_Raw data_
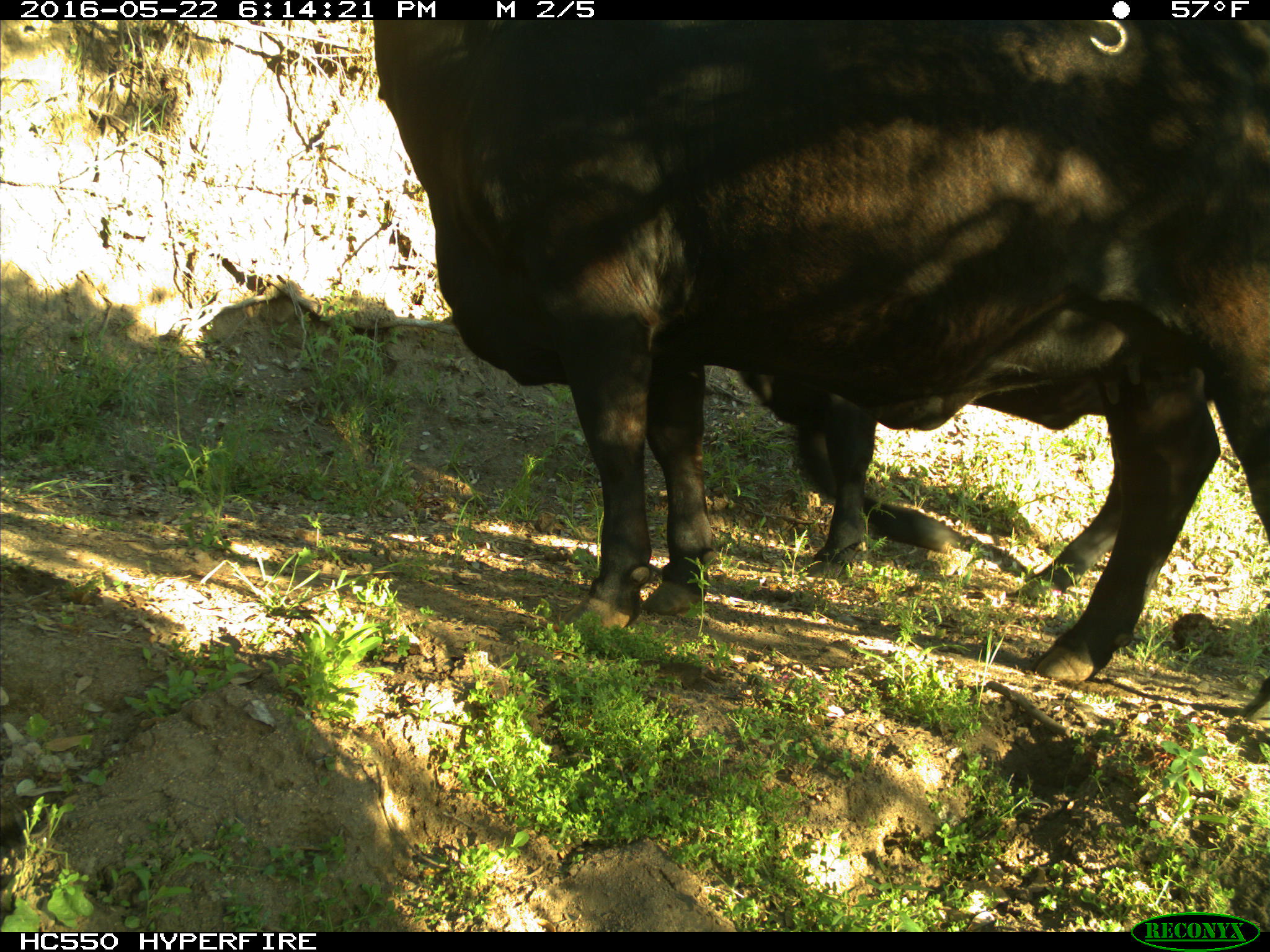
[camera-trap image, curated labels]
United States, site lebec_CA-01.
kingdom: Animalia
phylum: Chordata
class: Mammalia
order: Artiodactyla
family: Bovidae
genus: Bos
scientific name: Bos taurus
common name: domestic cow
Bos taurus (domestic cow).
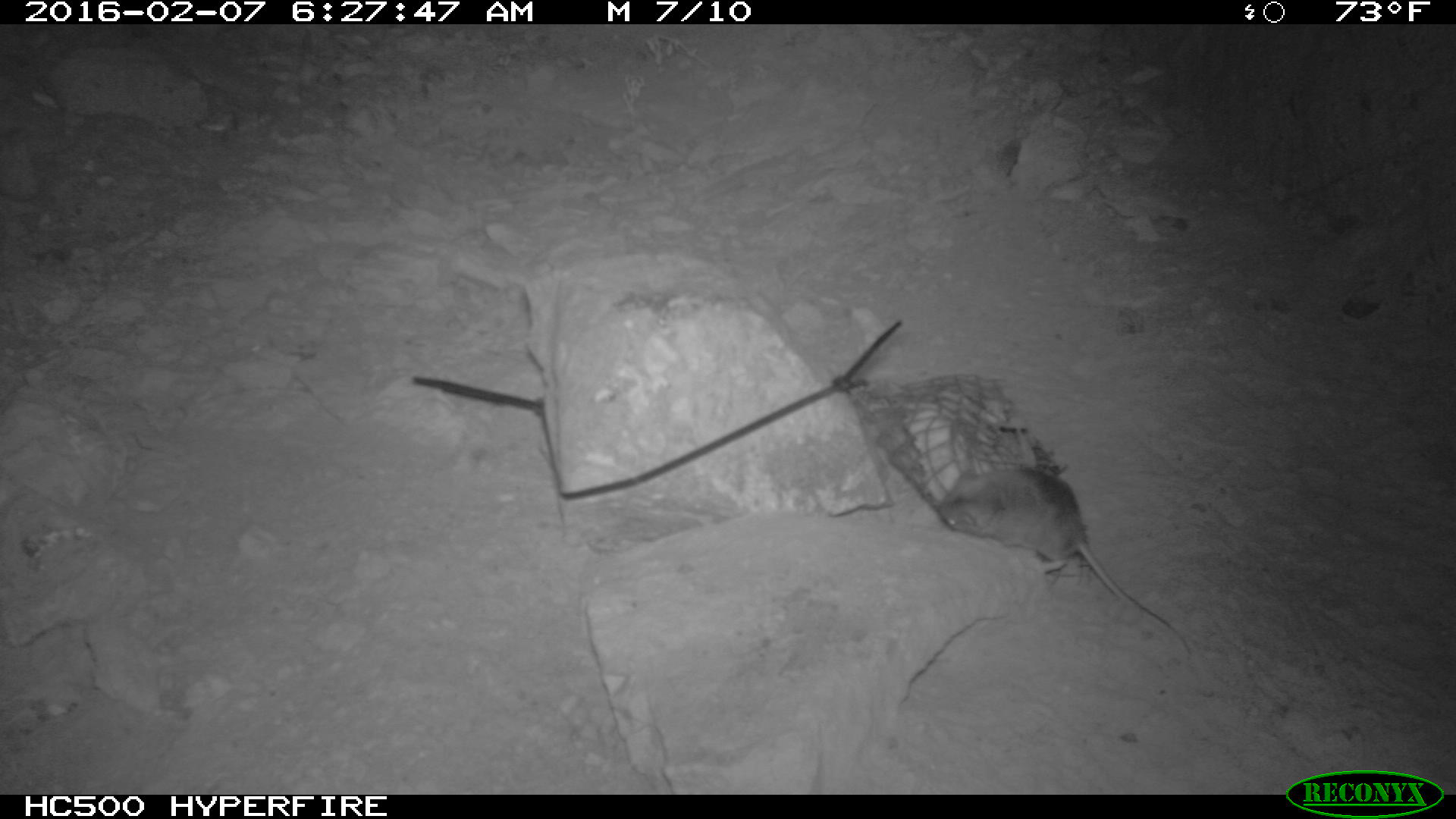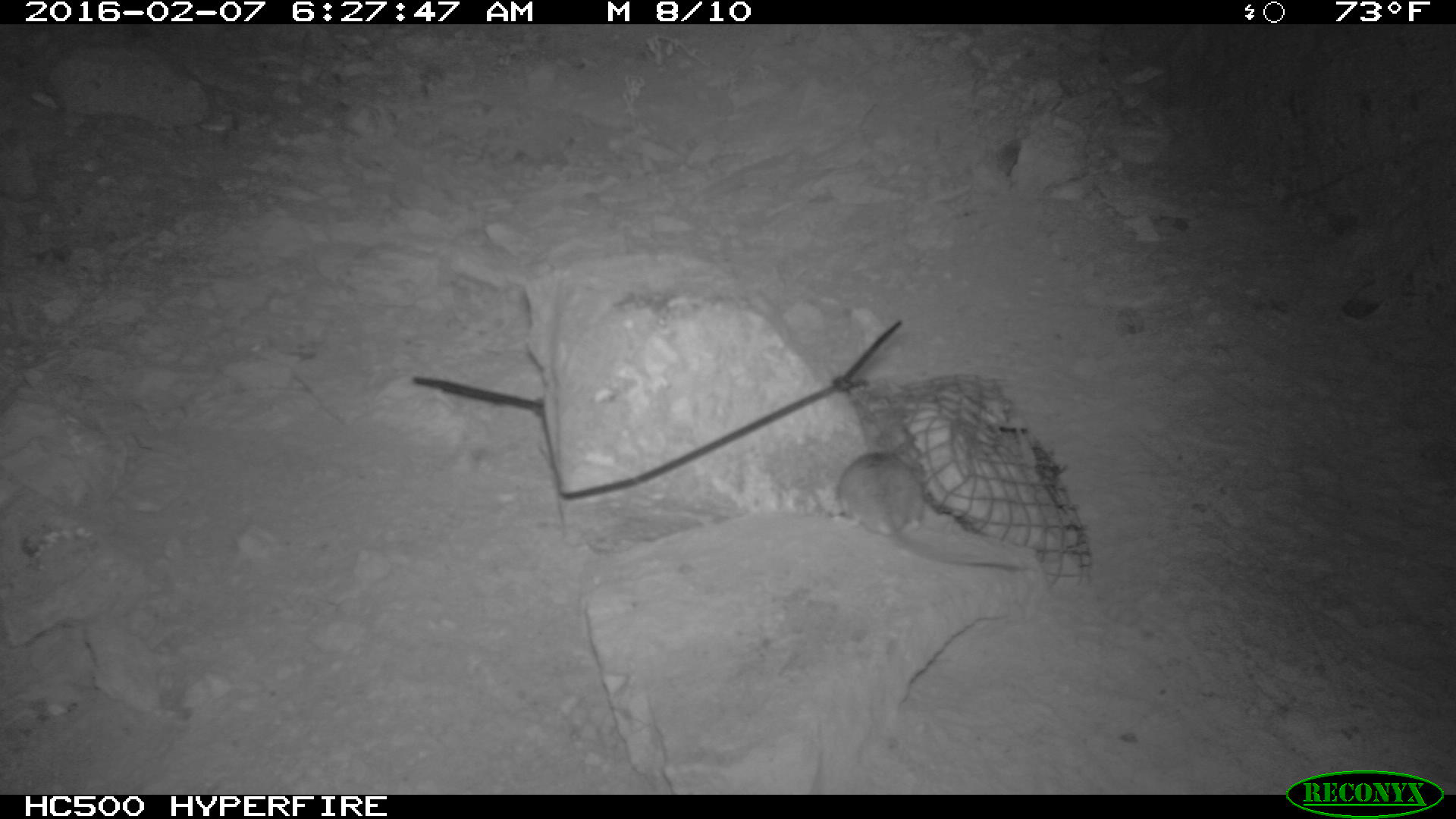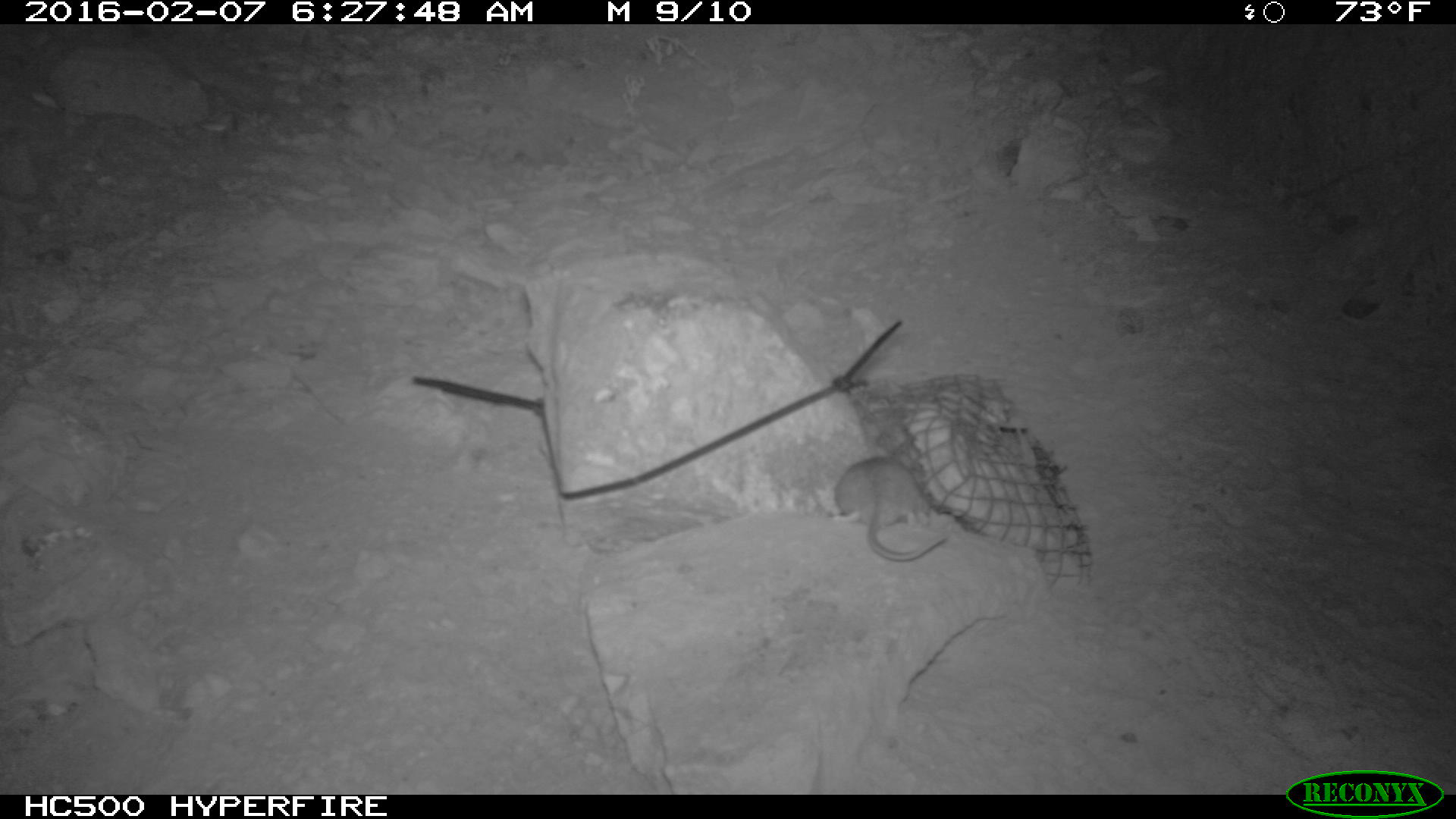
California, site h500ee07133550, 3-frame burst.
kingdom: Animalia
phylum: Chordata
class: Mammalia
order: Rodentia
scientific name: Rodentia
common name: rodent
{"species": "rodent (Rodentia)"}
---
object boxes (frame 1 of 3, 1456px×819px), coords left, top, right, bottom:
rodent: 938, 466, 1197, 653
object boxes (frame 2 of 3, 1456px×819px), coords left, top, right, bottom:
rodent: 833, 430, 1021, 568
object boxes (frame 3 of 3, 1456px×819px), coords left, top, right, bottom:
rodent: 829, 440, 952, 561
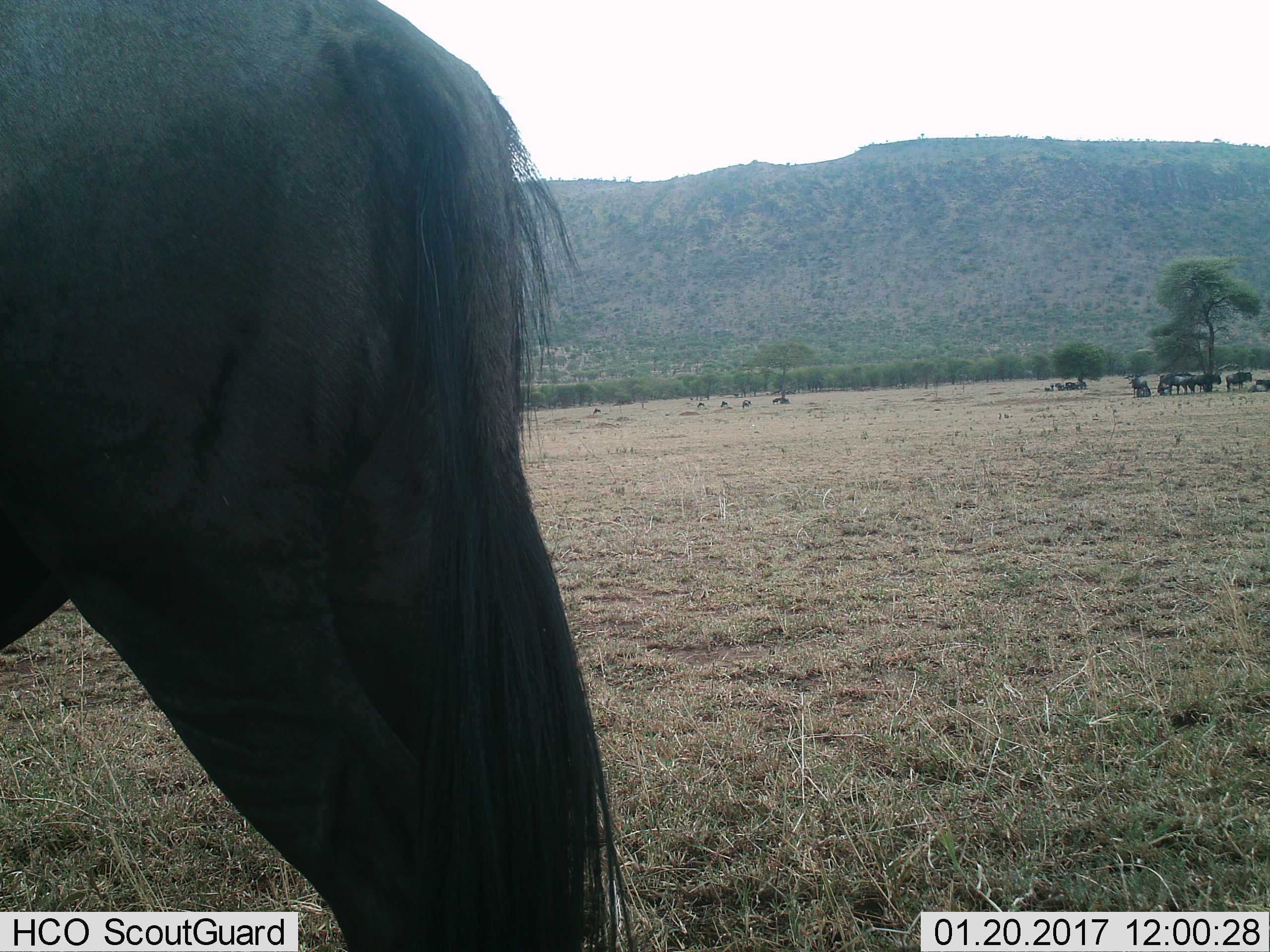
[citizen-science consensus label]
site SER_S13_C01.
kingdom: Animalia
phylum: Chordata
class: Mammalia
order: Artiodactyla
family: Bovidae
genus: Connochaetes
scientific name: Connochaetes taurinus taurinus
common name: blue wildebeest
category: wildebeestblue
Wildebeestblue (blue wildebeest) (Connochaetes taurinus taurinus), count 11-50. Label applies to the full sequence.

_Work instruction_
Extract all the entries word for word; omit any pictures.

_Output below_
[camera-trap image, curated labels]
United States, site lebec_CA-01.
kingdom: Animalia
phylum: Chordata
class: Mammalia
order: Artiodactyla
family: Bovidae
genus: Bos
scientific name: Bos taurus
common name: domestic cow
Bos taurus (domestic cow).
California, site h500ee07133550, 3-frame burst.
kingdom: Animalia
phylum: Chordata
class: Mammalia
order: Rodentia
scientific name: Rodentia
common name: rodent
{"species": "rodent (Rodentia)"}
---
object boxes (frame 1 of 3, 1456px×819px), coords left, top, right, bottom:
rodent: 938, 466, 1197, 653
object boxes (frame 2 of 3, 1456px×819px), coords left, top, right, bottom:
rodent: 833, 430, 1021, 568
object boxes (frame 3 of 3, 1456px×819px), coords left, top, right, bottom:
rodent: 829, 440, 952, 561
[citizen-science consensus label]
site SER_S13_C01.
kingdom: Animalia
phylum: Chordata
class: Mammalia
order: Artiodactyla
family: Bovidae
genus: Connochaetes
scientific name: Connochaetes taurinus taurinus
common name: blue wildebeest
category: wildebeestblue
Wildebeestblue (blue wildebeest) (Connochaetes taurinus taurinus), count 11-50. Label applies to the full sequence.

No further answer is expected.